Model routing by intent. Route simple intents (FAQ responses, yes/no confirmations, appointment bookings) to a fast small model (GPT-4o-mini, Claude Haiku). Reserve the frontier model for complex reasoning turns. Intent routing adds 10-20ms but saves 150-200ms on the majority of turns that do not require frontier model capability. This is one of the most impactful single optimizations available.

Streaming from first token. Do not wait for the LLM to complete its response before passing to TTS. Configure your LLM integration to emit tokens as they arrive and pass them to the TTS pipeline at the first sentence boundary. A response of "I can definitely help you reschedule that appointment for tomorrow — let me just pull up your account" has a natural pause after "appointment" where TTS can begin playing audio while the LLM is still generating the second clause. This technique alone can cut perceived latency by 100-200ms.

TTS audio onset

TTS audio onset — the time from receiving text to emitting the first audio byte — varies dramatically across providers. In our benchmarks:

Provider	Engine	Audio Onset (p50)	Audio Onset (p95)
ElevenLabs	Sonic-3	90ms	150ms
Cartesia	Sonic	120ms	200ms
Deepgram	Aura-2	180ms	280ms
PlayHT	PlayHT 3.0	220ms	380ms
Azure TTS	Neural	280ms	420ms
OpenAI	TTS-1	300ms	500ms

ElevenLabs Sonic-3's 90ms audio onset is the clear benchmark. The gap between Sonic-3 and the next tier is significant enough to justify the price premium for latency-sensitive use cases.

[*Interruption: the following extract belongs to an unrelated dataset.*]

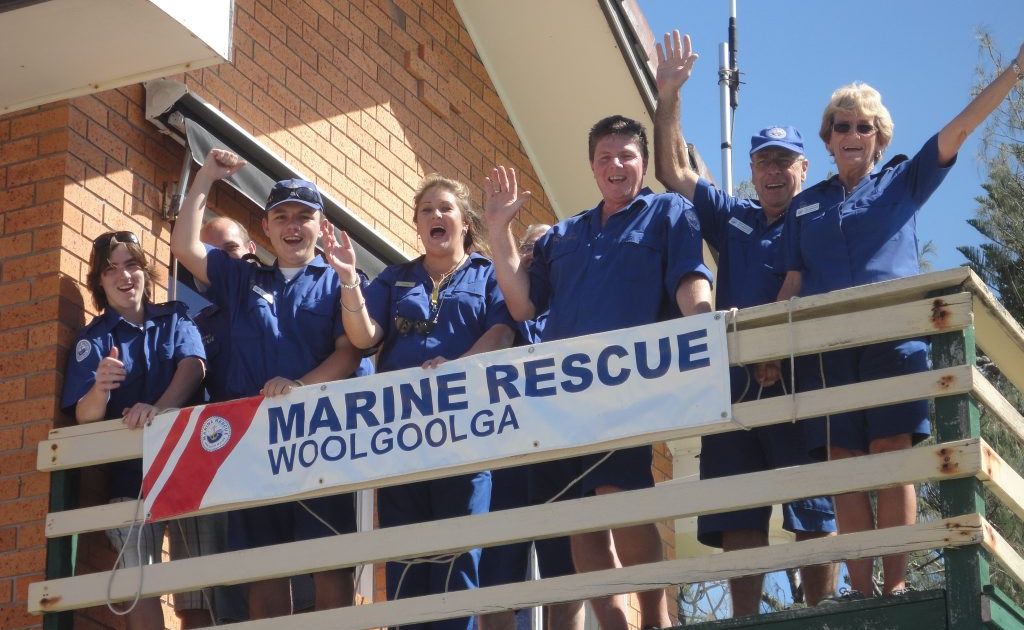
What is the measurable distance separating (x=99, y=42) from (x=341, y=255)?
1.42 m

One technique that further reduces perceived TTS latency: pre-warm the TTS connection at the start of each call. TLS handshake and connection establishment with the TTS provider adds 50-150ms on the first request. Establishing the connection during the STT transcription phase eliminates this overhead.

Cost modeling: what you will actually pay at scale

Voice AI cost modeling is frequently misleading in sales conversations. Platform pricing pages show per-minute rates that represent the orchestration cost only, not the full stack. A realistic cost model must include STT, LLM inference, TTS, telephony, and platform fees.

Fully-loaded cost breakdown

Component	Provider	Cost (per minute)	Notes
Orchestration	Vapi	$0.05	Base platform fee
STT	Deepgram Nova-3	$0.008	Streaming transcription
LLM (standard)	GPT-4o-mini	$0.012	~1,000 tokens/min at $0.15/1M
LLM (complex)	GPT-4o	$0.080	~1,000 tokens/min at $5/1M input
TTS	ElevenLabs Sonic-3	$0.030	~150 chars/sec agent speech
Telephony	Twilio Voice	$0.013	Inbound PSTN per minute
Total (standard)		$0.113/min
Total (complex)		$0.181/min

At 100,000 minutes per month, you are looking at $11,300-$18,100/month in infrastructure costs before any platform markup if you are selling voice agents as a product. The "Vapi costs $0.05/minute" framing obscures that the real cost is 2-3x higher when you account for the full stack.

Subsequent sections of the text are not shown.